Whereas almost anyone can convert, lapse or turn atheist. Muslims aren't allowed to, nor are they allowed to marry non-Muslims. Almost all Muslims who convert have to disappear, otherwise members of their family and community will murder them. That's not something a Western society would tolerate, and many Muslims feel that for family honour they are willing to go to jail to kill the convert (whereas they would be given a pass in Muslim majority countries).

That's not to say it doesn't happen in other religions, though in India it has more to do with crossing the caste line, it just that this tendency is more ingrained in a Muslim mindset, even in lip service, since a substantial number do not follow all or even most of the rules set out in the Islamic religion, but prefer that their actions aren't too closely scrutinized by their community.

eldargal
07-29-2011, 02:06 AM
There is plenty of that sort of thing in the Old Testament though, including exhortations to rape and conduct genocide. Not to mention Christian nations conquered around 80% of the world in the nineteenth century.

Infidels not entering homes and mosques is pure nonsense, I'm technically an infidel and on trips to Morocco, Turkey, Egypt, Iran, Lebanon, Syria, Kuwait, Saudi Arabia, Bahrain, Qatar and Dubai I and my family have been invited into homes and allowed to enter mosques to look around without hesitation whatsover.
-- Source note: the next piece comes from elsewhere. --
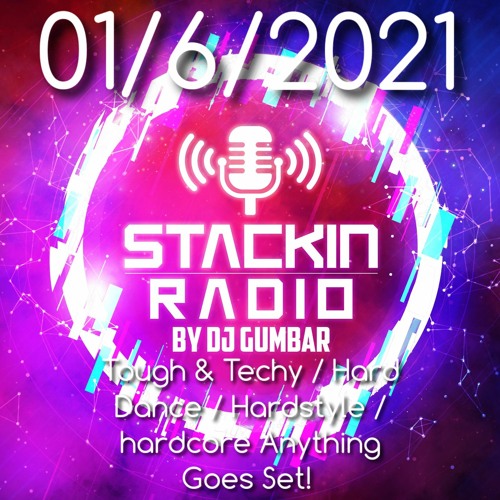 Stackin Radio Show 01 - 06 - 21 NRGLive.co.uk Hosted By Gumbar - NRGLive.co.uk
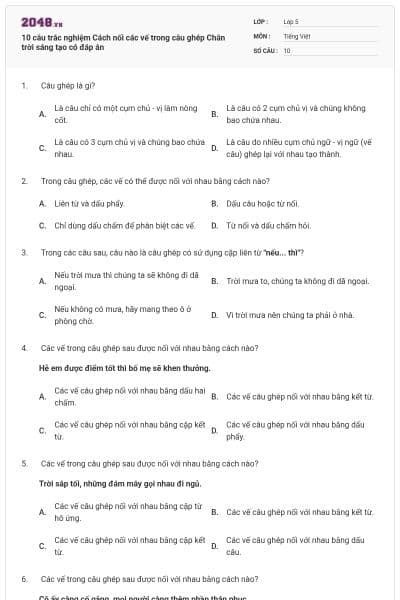 10 câu trắc nghiệm Cách nối các vế trong câu ghép Chân trời sáng tạo có đáp án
It is even forbidden under Islamic law to call Jews and Christians infidels, because they believe in God.

The fact is most of the problems with Islam (fundamentalism) are not doctrinal.


Awkwardly, this is kinda not true. While there are plenty of schools of thought (mainly in western Muslims) that focus on peace, there is also plenty of stuff in the Qur'an that can be used to justify killing infidel. It really depends pretty heavily on how a particular society interprets the Qur'an. In fact, there are some significant cultural differences even between Iraq and Afghanistan that have caused issues with the wars there. Even the non-terrorists still believe that infidel should never enter a muslim household, and especially not a mosque. While there is a degree of room for interpretation, that wiggle room goes both ways.
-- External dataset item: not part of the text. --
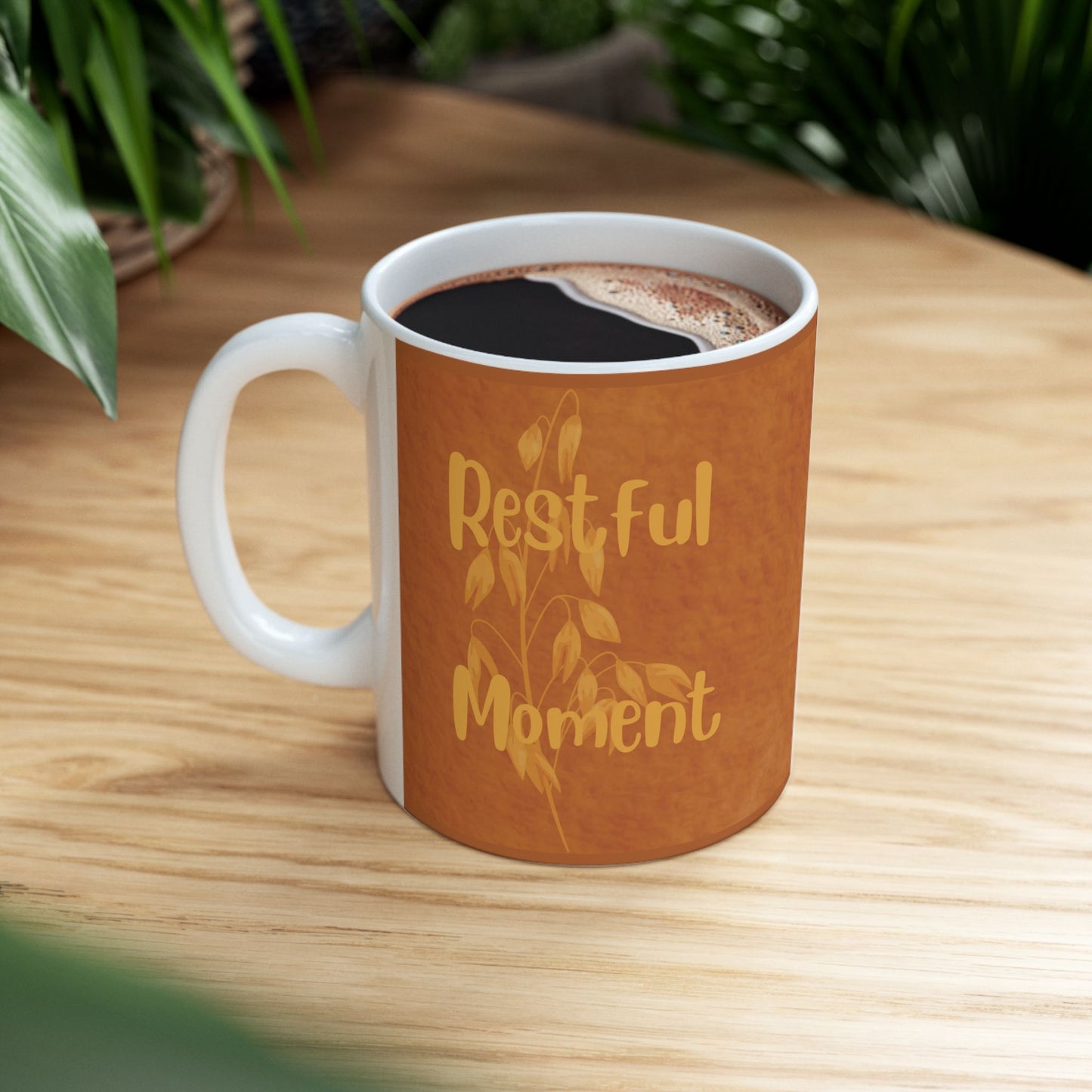 Autumn Brown Ceramic Mug – Restful Moments , Inspirational Coffee or Tea Cup (11oz/15oz)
Of course, I'm no Muslim scholar or anything.

scadugenga
07-29-2011, 06:26 AM
Muslims aren't allowed to, nor are they allowed to marry non-muslims.

Really?

I know of Muslim/non-Muslim marriages. I even know (which is shocking, and may be unique to Chicago) muslim/jewish couples.

All things change and evolve, including religion.

eldargal
08-04-2011, 12:04 AM
http://www.metro.co.uk/tech/games/871121-norway-stores-pull-violent-video-games-including-call-of-duty-after-massacre

I understand the country is traumatised, but really? CoD I can see the logic with, it is a shooting simulation. I don't agree, but I see the logic. But World of Warcraft? The mmo equivalent of McDonalds and you stop selling it because one of its, what, ten million players was an evil piece of excrement? Were people protesting outside the store because they sold games a nutjob happened to enjoy?

How is this respectful to the (familes of the) victims, who were mostly teenagers and some probably played these games themselves?

Morgan Darkstar
08-04-2011, 06:21 AM
http://www.metro.co.uk/tech/games/871121-norway-stores-pull-violent-video-games-including-call-of-duty-after-massacre

I understand the country is traumatised, but really? CoD I can see the logic with, it is a shooting simulation. I don't agree, but I see the logic. But World of Warcraft? The mmo equivalent of McDonalds and you stop selling it because one of its, what, ten million players was an evil piece of excrement? Were people protesting outside the store because they sold games a nutjob happened to enjoy?

How is this respectful to the (familes of the) victims, who were mostly teenagers and some probably played these games themselves?

I may be way off the mark, but i think it is a blatantly sickening attempt at free publicity from the stores concerned.

Leaves a bad taste in my mouth :mad:

eldargal
08-04-2011, 06:44 AM
That is exactly what I thought. In fact I thought I said as much, must have deleted the sentence by mistake.